* **Task details**: Set down exactly the lines from the one containing "If you examine" through the last line of the records below, both included, and nothing else.
:: Supplied data ::
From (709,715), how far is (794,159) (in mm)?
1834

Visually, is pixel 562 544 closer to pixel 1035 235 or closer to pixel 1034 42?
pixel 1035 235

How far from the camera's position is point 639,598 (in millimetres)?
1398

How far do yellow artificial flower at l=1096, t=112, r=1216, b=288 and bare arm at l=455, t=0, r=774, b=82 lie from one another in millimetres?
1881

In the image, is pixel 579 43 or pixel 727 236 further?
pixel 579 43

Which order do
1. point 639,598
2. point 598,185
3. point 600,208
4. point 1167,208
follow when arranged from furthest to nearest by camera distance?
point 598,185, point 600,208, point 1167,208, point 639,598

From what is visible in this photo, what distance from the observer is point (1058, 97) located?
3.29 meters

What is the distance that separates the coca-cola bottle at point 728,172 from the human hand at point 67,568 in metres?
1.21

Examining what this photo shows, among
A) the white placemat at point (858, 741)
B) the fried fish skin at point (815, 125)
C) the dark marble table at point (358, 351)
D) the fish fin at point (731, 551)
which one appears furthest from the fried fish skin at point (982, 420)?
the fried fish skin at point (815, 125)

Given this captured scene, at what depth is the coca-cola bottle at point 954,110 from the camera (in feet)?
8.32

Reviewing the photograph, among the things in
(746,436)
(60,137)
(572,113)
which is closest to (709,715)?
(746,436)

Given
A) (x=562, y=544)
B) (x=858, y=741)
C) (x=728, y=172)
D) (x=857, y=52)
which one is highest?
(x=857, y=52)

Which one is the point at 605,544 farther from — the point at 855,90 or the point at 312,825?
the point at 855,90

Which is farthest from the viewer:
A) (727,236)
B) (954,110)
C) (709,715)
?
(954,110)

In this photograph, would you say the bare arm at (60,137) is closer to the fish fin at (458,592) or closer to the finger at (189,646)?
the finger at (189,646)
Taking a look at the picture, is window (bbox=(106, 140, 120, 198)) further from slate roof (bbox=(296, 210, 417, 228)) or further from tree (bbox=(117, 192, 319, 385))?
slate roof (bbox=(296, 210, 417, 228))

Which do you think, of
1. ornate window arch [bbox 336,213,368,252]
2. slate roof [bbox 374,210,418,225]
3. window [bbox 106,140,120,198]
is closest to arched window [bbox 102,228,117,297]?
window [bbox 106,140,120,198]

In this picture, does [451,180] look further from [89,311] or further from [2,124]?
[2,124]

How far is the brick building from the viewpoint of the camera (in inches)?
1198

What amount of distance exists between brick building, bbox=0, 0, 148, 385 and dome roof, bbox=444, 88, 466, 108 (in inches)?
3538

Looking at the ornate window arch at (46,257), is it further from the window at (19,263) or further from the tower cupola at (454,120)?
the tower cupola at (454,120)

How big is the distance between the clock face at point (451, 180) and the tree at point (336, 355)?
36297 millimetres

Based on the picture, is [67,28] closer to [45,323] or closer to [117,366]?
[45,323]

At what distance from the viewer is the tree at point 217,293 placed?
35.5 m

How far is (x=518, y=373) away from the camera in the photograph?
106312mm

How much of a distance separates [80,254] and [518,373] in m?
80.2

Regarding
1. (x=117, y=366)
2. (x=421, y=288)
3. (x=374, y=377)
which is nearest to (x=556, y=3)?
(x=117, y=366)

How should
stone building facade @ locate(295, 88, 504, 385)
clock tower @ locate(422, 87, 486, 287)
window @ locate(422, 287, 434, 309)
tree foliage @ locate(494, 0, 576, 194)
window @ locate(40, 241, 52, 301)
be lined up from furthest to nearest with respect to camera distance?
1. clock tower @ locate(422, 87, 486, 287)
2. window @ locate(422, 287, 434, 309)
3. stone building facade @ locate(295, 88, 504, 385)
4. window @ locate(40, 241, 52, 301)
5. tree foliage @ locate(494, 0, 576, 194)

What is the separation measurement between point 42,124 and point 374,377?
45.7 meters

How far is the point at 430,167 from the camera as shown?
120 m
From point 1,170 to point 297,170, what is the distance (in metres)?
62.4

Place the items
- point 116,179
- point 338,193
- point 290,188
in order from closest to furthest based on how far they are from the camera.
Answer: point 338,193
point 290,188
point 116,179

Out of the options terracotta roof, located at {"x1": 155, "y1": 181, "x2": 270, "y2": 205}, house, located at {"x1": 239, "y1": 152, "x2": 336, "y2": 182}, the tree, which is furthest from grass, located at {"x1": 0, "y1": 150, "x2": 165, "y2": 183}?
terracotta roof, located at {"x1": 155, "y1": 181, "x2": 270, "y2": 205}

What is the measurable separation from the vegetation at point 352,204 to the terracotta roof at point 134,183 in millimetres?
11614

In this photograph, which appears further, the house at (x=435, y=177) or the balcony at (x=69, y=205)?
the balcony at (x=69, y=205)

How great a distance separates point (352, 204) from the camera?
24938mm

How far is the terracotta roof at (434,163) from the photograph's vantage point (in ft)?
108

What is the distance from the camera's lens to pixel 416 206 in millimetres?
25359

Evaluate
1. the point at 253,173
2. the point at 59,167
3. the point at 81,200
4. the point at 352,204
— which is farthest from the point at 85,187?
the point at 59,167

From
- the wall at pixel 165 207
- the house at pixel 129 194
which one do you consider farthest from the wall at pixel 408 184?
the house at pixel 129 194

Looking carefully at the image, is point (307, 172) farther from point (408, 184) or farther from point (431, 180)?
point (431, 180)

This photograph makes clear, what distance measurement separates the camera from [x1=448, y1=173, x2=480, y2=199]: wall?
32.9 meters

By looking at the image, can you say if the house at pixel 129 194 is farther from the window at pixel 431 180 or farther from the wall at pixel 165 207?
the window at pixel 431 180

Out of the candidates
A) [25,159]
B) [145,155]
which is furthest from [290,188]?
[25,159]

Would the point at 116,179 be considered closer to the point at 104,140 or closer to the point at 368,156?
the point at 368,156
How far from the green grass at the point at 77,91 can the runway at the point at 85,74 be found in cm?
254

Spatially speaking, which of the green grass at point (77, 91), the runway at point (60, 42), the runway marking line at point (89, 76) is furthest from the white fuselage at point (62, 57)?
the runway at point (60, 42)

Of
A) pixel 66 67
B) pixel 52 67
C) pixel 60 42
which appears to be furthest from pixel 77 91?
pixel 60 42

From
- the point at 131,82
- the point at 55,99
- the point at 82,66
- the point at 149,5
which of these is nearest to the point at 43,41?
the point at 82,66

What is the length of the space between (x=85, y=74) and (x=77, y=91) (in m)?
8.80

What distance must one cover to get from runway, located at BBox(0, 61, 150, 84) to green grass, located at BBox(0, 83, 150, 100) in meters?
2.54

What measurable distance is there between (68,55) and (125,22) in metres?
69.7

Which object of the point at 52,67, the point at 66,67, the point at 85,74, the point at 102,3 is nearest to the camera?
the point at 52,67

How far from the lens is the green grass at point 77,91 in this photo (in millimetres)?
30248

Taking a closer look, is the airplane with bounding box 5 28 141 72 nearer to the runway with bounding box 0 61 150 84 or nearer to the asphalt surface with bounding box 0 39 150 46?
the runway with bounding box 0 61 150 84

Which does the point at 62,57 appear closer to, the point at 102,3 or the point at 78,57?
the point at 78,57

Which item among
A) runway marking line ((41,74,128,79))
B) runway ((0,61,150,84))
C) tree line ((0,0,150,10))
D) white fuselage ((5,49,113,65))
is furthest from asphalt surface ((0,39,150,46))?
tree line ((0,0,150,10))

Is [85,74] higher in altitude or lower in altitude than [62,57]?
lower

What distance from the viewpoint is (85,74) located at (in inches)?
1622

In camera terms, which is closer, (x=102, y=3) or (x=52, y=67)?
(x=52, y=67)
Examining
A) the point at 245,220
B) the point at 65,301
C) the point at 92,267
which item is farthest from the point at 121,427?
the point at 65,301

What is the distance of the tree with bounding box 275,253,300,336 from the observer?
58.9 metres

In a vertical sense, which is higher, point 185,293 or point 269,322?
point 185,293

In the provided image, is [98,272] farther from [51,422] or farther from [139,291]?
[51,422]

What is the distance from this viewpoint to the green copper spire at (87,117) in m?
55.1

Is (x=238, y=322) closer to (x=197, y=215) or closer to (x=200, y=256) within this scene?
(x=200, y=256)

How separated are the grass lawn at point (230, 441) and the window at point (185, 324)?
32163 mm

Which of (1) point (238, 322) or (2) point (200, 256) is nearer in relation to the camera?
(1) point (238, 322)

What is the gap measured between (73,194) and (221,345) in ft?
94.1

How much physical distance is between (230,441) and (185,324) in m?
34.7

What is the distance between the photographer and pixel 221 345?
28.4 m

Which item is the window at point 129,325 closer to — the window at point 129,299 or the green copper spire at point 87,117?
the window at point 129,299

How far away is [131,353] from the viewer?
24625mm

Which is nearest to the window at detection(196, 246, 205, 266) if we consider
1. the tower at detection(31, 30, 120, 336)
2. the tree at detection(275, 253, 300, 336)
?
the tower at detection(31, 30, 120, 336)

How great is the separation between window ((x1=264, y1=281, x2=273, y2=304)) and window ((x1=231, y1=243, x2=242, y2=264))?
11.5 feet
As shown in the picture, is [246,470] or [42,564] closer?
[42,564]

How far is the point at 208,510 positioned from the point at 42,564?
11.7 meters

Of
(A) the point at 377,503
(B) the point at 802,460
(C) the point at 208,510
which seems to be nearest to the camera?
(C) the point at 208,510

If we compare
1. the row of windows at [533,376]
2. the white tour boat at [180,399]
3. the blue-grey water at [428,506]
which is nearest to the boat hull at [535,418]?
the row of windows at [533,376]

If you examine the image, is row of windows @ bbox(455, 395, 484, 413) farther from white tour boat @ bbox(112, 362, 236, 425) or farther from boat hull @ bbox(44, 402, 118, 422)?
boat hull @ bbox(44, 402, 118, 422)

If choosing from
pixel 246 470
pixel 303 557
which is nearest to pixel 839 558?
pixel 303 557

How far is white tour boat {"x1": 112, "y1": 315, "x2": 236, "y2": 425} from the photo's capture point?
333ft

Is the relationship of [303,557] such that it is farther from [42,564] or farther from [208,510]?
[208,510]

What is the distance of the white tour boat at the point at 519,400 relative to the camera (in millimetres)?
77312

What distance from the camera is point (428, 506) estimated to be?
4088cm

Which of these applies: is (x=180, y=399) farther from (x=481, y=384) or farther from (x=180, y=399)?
:::
* **Response to the exercise**:
If you examine the image, is row of windows @ bbox(455, 395, 484, 413) farther from white tour boat @ bbox(112, 362, 236, 425) or farther from boat hull @ bbox(44, 402, 118, 422)?
boat hull @ bbox(44, 402, 118, 422)

If choosing from
pixel 246 470
pixel 303 557
which is nearest to pixel 839 558?
pixel 303 557

How far is white tour boat {"x1": 112, "y1": 315, "x2": 236, "y2": 425} from the photo's capture point?
333ft

Is the relationship of [303,557] such that it is farther from [42,564] or farther from [208,510]?
[208,510]

What is the distance of the white tour boat at the point at 519,400 relative to the camera (in millimetres)?
77312

What distance from the camera is point (428, 506) estimated to be?
4088cm

Which of these applies: is (x=180, y=399) farther from (x=481, y=384) or farther from (x=180, y=399)?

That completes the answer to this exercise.